■ COMPLETE THE FOLLOWING ■
1. In the court opinion on United Fire Proof Warehouse Co., repeat the passage between "UNITED FIRE PROOF WAREHOUSE CO., Petitioner, v." and "Appeals Seventh Circuit.", inclusive, swapping "Seventh" for "Eighth".
2. In the court opinion on United Fire Proof Warehouse Co., which union represents United's employees?
3. Extend the court opinion on United Fire Proof Warehouse Co. from its last sentence onward.

■ EXCERPT TO READ ■
Case ID: f2d_356/html/0494-01.html
Source: Caselaw Access Project
Author: {"author": "HASTINGS, Chief Judge.", "license": "Public Domain", "url": "https://static.case.law/"}
Date Created: 2024-08-24T03:29:51.129683

UNITED FIRE PROOF WAREHOUSE CO., Petitioner, v. NATIONAL LABOR RELATIONS BOARD, Respondent.
    No. 15221.
    United States .Court of Appeals Seventh Circuit.
    Feb. 1, 1966.
    
      Herbert P. Wiedemann, Milwaukee, Wis., for petitioner.
    Marcel Mallet-Prevost, Asst. General Counsel, Gary Green, Attorney, N.L.R.B., Washington, D. C., Arnold Ordman, General Counsel, Dominick L. Manoli, Associate General Counsel, Richard S. Rodin, Attorney, N.L.R.B., for respondent.
    Before HASTINGS, Chief Judge, DUFFY, Circuit Judge, and GRUBB, District Judge.
   HASTINGS, Chief Judge.

United Fire Proof Warehouse Co. (United) has petitioned this court to review an order of the National Labor Relations Board requiring it, inter alia, to revoke unilateral wage changes, reinstate striking employees, and provide financial records to the union representing its employees, Chauffeurs, Teamsters & Helpers “General” Union, Local 200 (union).

Boulevard Storage & Movage Co., Inc., Irving Kirsch Corporation, Walsh Packing & Storage Co., and United (employers) are all Milwaukee-based Wisconsin corporations engaged in local and over-the-road moving and storing of household furniture and other goods.

■ INFORMATION SHOWN ■
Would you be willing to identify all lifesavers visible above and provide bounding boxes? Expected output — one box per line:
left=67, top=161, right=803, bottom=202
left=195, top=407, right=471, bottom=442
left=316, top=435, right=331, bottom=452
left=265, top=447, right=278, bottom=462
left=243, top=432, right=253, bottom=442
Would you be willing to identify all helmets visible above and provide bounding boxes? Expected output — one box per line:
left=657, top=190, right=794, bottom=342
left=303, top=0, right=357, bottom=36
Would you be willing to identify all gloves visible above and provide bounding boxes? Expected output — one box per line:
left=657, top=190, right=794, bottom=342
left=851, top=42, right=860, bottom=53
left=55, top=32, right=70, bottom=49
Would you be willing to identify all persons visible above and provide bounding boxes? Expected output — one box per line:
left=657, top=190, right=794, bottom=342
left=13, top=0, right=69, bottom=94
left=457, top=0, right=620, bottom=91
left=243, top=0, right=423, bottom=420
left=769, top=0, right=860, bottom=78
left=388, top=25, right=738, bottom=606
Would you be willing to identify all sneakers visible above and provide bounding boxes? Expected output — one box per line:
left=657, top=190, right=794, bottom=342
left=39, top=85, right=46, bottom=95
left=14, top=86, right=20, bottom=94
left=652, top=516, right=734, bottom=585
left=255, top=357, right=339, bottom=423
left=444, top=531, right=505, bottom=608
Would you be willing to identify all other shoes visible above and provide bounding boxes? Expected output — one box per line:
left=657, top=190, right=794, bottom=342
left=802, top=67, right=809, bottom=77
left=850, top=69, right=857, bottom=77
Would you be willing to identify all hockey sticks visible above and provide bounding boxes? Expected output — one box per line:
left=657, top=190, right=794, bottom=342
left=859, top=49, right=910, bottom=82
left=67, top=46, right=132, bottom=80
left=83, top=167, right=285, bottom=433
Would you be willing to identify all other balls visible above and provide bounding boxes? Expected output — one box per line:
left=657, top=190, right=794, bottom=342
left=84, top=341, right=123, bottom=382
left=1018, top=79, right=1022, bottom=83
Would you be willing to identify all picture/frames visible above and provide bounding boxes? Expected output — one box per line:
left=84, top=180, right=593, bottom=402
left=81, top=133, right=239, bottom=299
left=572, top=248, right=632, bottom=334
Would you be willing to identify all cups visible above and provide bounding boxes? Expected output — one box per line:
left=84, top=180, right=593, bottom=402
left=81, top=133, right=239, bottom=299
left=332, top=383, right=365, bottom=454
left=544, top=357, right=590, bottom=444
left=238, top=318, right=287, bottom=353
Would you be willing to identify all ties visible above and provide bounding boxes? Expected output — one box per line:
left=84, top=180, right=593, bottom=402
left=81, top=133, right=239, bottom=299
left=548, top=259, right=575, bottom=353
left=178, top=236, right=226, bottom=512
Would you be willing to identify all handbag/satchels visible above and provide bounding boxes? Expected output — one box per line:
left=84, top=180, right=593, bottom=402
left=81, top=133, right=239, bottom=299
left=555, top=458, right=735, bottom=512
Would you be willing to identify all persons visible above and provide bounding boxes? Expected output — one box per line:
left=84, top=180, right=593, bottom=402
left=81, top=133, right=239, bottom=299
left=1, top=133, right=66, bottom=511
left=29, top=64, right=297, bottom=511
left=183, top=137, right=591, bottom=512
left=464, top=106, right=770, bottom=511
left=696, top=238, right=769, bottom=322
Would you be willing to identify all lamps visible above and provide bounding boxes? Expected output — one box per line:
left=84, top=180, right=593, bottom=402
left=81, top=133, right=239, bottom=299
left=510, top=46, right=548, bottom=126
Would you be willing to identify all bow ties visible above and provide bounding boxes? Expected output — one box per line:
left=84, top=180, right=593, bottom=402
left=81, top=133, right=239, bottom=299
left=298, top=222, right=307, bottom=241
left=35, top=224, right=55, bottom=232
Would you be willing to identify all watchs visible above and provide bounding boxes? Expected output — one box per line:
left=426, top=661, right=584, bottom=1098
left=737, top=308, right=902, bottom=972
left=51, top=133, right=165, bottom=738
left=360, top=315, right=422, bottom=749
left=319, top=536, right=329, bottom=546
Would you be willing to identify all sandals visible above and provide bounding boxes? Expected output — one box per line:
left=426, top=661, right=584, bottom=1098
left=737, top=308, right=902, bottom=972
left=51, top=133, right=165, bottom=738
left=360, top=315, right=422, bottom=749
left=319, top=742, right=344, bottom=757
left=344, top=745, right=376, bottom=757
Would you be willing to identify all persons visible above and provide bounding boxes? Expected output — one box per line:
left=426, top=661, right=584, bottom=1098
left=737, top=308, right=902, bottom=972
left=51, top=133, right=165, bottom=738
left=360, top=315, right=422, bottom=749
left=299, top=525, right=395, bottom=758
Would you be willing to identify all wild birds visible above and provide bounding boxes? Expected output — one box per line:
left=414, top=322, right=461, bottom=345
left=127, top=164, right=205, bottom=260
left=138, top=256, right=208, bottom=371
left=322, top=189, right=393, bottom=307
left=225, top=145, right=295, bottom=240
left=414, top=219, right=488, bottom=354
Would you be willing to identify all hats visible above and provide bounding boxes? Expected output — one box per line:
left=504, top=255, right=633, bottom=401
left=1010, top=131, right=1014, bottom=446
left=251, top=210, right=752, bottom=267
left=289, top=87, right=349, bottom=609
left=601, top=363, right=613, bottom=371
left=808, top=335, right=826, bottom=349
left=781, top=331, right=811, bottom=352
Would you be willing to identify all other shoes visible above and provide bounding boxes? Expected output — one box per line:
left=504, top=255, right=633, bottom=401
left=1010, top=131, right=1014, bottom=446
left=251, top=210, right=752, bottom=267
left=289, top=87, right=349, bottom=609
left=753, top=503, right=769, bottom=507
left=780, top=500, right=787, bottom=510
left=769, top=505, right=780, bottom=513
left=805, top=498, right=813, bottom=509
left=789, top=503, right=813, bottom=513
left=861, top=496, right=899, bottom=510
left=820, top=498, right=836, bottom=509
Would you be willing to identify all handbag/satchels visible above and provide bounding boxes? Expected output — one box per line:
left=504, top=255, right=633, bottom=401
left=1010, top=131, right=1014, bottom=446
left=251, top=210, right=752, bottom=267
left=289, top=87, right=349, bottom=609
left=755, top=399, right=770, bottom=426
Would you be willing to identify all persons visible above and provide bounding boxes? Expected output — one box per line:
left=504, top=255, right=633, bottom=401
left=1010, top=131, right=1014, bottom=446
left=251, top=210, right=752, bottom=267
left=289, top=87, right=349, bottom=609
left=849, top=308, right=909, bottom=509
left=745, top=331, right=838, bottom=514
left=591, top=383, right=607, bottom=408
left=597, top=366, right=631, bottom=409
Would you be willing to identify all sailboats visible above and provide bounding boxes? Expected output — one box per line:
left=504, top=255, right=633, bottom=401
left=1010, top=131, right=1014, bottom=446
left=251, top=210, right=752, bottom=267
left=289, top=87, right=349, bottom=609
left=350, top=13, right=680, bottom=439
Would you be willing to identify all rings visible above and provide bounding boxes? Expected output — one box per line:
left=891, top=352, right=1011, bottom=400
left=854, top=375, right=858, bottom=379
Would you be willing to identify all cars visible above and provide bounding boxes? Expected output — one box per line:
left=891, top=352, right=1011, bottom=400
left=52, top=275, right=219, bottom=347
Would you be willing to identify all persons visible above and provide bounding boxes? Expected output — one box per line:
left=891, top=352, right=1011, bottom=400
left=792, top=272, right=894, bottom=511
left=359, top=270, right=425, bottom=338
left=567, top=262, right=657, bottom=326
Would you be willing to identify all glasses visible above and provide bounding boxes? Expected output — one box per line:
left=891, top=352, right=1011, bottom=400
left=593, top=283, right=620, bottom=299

■ RESPONSES PER TASK ■
1.
UNITED FIRE PROOF WAREHOUSE CO., Petitioner, v. NATIONAL LABOR RELATIONS BOARD, Respondent.
    No. 15221.
    United States .Court of Appeals Eighth Circuit.

2. Chauffeurs, Teamsters & Helpers "General" Union, Local 200.

3.
In 1958, the union executed separate but identical agreements with the employers. In 1961, the four companies bargained with the union as a group. In December, 1963, after union notice that it desired to make certain changes in the contract, the four companies again agreed to form a multi-employer bargaining unit. This employer unit prepared a counterproposal and arranged with the union for a meeting on January 22, 1964.

At the January 22 meeting, the employers complained to the union that their non-union competitors in local moving were increasing and were operating at labor costs lower than their own. The employers stated they felt they could not grant a wage increase, but instead had decided to propose a wage decrease. Either at this meeting or at the next subsequent meeting on February 7, the employers made a counterproposal of a 19 cent per hour decrease in wages to the union proposal of a 50 cent per hour increase.

At the February 7 meeting, the employers gave the union figures relating to local moving. These figures, based on labor cost and average general overhead costs in the industry, were offered by them to show they were making no profit in local moving. Apparently, the employers attempted to keep discussions restricted to the local moving business and its lack of profit, refraining from comment on their overall business profit or loss. They did this notwithstanding the fact that their proposed wage decrease would apply to all of their employees, whether engaged in local or non-local moving.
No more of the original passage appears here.